Summary : Recent advances in the understanding of the molecular control of angiogenesis have shown that this process is essential for tumor development and spread. The identification of a great many of ligands, receptors or intracellular signalling molecules have allowed to unravel some of the regulatory loops involved. Especially noteworthy is the fact that developmental regulators seem now to play a role in tumor angiogenesis. Furthermore, these studies have allowed to identify novel therapeutic targets and to develop novel molecules and strategies for cancer therapy. This indicates that tumor angiogenesis is at present a major focus of cancer research.
Keywords : angiogenesis
Pictures
Figure 1. Angiogenèse tumorale. Après le
switch angiogénique, la tumeur produit plus de facteurs
pro-angiogéniques que de facteurs anti-angiogéniques, ce qui induit
la formation de néovaisseaux. Ce processus est le résultat de deux
types de mécanismes : 1) l’angiogenèse à partir de vaisseaux
préexistants et 2) la vasculogenèse à partir de progéniteurs (EPC)
endothéliaux. Par ailleurs, des cellules hématopoïétiques (CH) sont
aussi recrutées grâce à la stimulation du VEGFR1 qui est exprimé à
la surface des cellules. La communication intravasculaire entre
cellules endothéliales et péricytes est également perturbée à cause
d’une augmentation de l’angiopoïétine 2 (Ang2) par rapport à
l’angiopoïétine 1 (Ang1), ce qui conduit à une couverture
péricytaire défectueuse et incomplète.
Figure 2.Switch angiogénique. L’hypoxie
stimule l’expression des facteurs pro-angiogéniques (activateurs)
et inhibe l’expression ou la production de facteurs
anti-angiogéniques (inhibiteurs), grâce à la stabilisation de
HIF1α, l’activation oncogénique ou certaines boucles autocrines ou
paracrines de facteurs de croissance. Quand l’oxygène moléculaire
augmente ou quand l’effet des oncogènes et des facteurs de
croissance est inhibé, la production des inhibiteurs est supérieure
à celle des activateurs. Cela entraîne un blocage de l’angiogenèse
tumorale et une régression des néovaisseaux.

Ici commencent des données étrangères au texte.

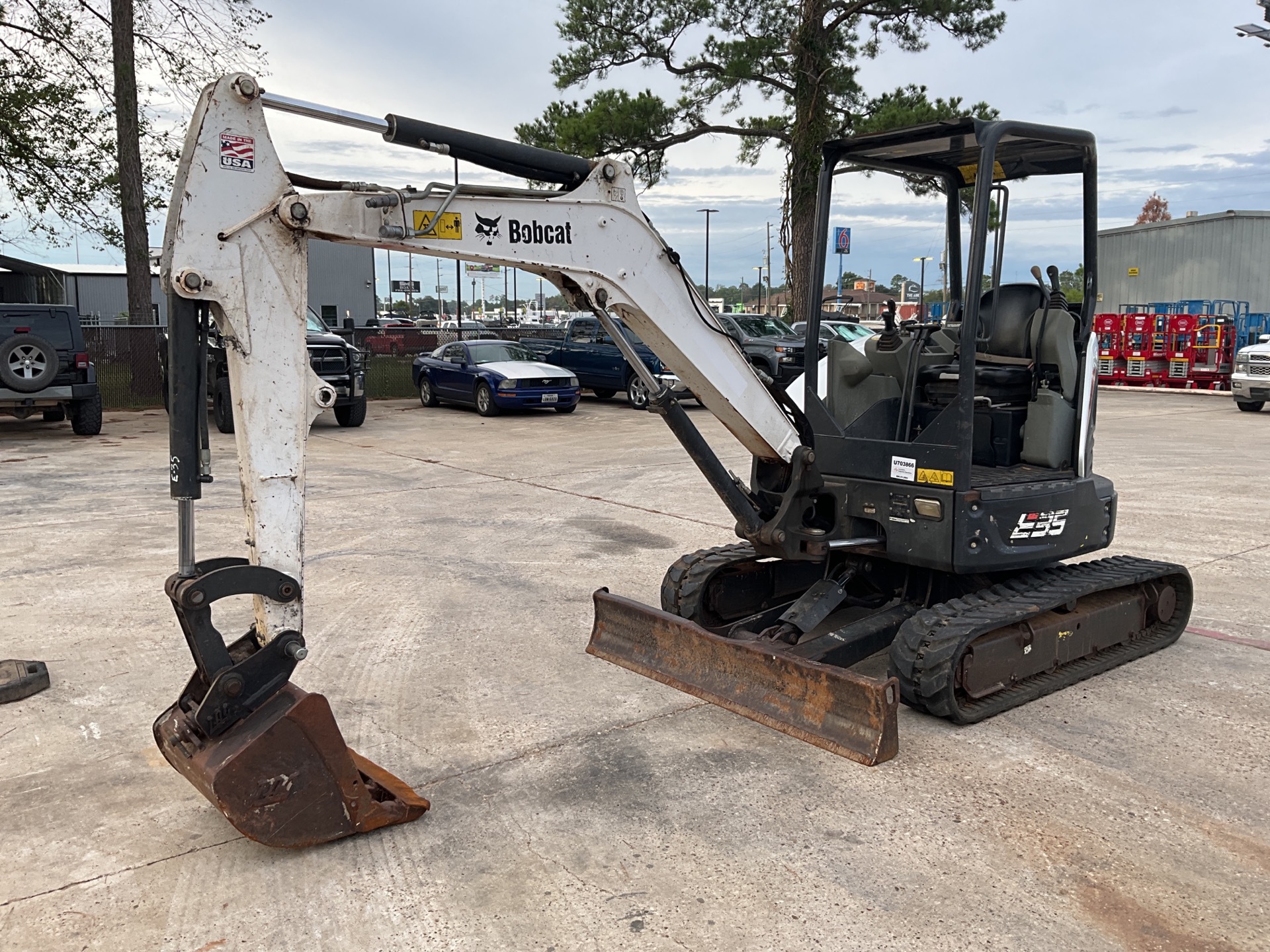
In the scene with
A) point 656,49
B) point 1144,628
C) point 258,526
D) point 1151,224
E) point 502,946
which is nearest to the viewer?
point 502,946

VEGF : vascular endothelial growth factor ;
EG-VEGF : endocrine gland-vascular endothelial growth
factor ; FGF : fibroblast growth factor ;
TSP1 : thrombospondine 1, TSP2 : thrombospondine 2.

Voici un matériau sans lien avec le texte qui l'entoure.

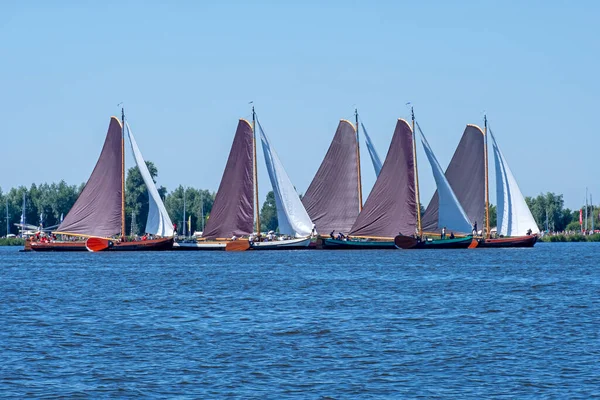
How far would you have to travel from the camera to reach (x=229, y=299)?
5103 cm

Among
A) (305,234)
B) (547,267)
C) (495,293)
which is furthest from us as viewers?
(305,234)

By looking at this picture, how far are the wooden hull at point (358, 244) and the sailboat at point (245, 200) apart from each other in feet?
7.62

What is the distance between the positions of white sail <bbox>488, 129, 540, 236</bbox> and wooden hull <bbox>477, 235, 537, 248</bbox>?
208 cm

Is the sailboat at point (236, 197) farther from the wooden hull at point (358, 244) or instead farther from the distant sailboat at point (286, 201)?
the wooden hull at point (358, 244)

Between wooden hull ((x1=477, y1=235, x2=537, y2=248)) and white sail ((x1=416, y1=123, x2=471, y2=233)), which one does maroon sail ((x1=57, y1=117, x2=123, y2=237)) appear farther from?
wooden hull ((x1=477, y1=235, x2=537, y2=248))

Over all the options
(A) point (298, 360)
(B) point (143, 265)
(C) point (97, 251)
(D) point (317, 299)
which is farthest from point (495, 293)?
(C) point (97, 251)

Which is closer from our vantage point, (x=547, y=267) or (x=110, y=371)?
(x=110, y=371)

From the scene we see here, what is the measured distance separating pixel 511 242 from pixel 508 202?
25.3ft

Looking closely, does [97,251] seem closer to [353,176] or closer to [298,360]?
[353,176]

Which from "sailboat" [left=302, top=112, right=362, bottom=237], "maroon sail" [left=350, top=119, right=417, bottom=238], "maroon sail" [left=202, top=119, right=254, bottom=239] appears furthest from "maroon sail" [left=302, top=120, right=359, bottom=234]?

Figure 3. Famille des vascular endothelial growth
factors (VEGF) et de leurs récepteurs. La stimulation du VEGFR2
et du VEGFR1 par les différents membres de la famille induisent
l’angiogenèse, celle du VEGFR3 la lymphangiogenèse. Par ailleurs,
la neuropilline 1 (NRP1) et la neuropilline 2 (NRP2) sont des
co-récepteurs. Dans certains cas, une forme soluble du VEGFR1 est
produite (sFLT1), ce qui a pour conséquence de limiter
l’angiogenèse. Les spécificités des différentes formes de VEGF et
des placental growth factors (PLGF), une famille apparentée
aux VEGF, sont indiquées.
Figure 4. Mécanismes de l’inhibition de
l’angiogenèse tumorale. Deux stratégies pour inhiber l’angiogenèse
sont utilisées : l’anti-angiogenèse (A) et le ciblage de la
vascularisation tumorale (targeting) (B). Dans
l’anti-angiogenèse (A), les fonctions de régulateurs endogènes de
l’angiogenèse sont bloquées, ce qui entraîne une inhibition de la
prolifération, de la migration et de la survie des cellules
endothéliales vasculaires. Cela peut être réalisé par blocage de la
liaison du facteur angiogénique à son récepteur ou co-récepteur,
par l’activation d’un récepteur « inhibiteur » ou par
l’interférence avec les molécules d’adhésion. Dans le
targeting (B), une molécule exprimée spécifiquement ou plus
abondamment au niveau de l’endothélium vasculaire tumoral est
ciblée par des anticorps ou des étiquettes d’adressage sur
lesquelles une molécule cytotoxique est, par exemple, fixée. Cela
entraîne la mort des cellules endothéliales vasculaires.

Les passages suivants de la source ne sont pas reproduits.